When traveling in India I was frequently shown trees over 1,000 years old. The cubbeer-burr, near Baraach, has 350 main trunks and 3,000 small ones. It is believed to be 3,000 years old.

Near the base of Chapultepec are the stone baths of Montezuma's time, shaded by waving cypresses supposed to be over 1,000 years old.

The yew trees of England attain a great age. Those at Fountain Abbey are over 1,200 years old; there is one at Crowhurst 1,500, and one at Braburn the age of which is stated to be from 1,500 to 2,000 years.

The oak, though slow of growth yet towering in height, reaches a great age. De Canolle states that there are oaks in France 1,500 years old. The Wallace Oak, near Paisley, Scotland, still strong and stalwart, has seen full 700 years.
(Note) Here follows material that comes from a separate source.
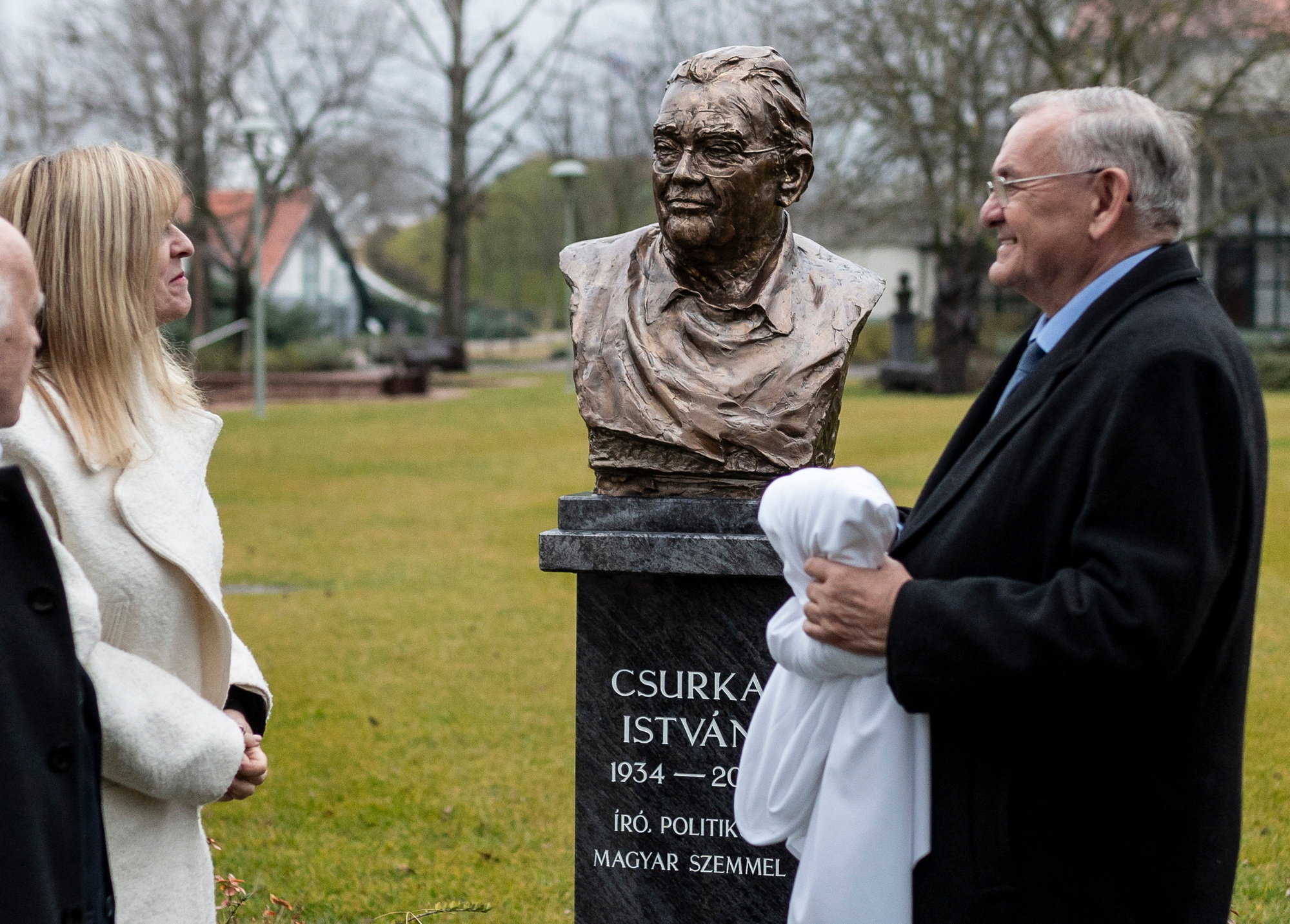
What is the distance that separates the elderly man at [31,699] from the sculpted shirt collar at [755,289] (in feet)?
8.33

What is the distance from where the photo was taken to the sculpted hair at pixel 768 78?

It has been stated, upon what has been considered good authority, that the apple-tree was in existence in 1820, from which Newton saw the apple fall in 1665.

There are two flourishing orange trees in Rome, planted by St. Dominick and Thomas Aquinos; the one 500, the other nearly 600 years of age.

When visiting Jerusalem and other portions of Palestine a few years since, I saw many ancient cedars and evergreens. The scraggy olive trees in the Garden of Gethsemane are considered to be over 1,000 years old. The terebinth trees of the Bible, now very scarce in Syria, lived full 2,000 years.

Those who have counted the rings of the California big trees pronounce some of them as old or older than the Christian era.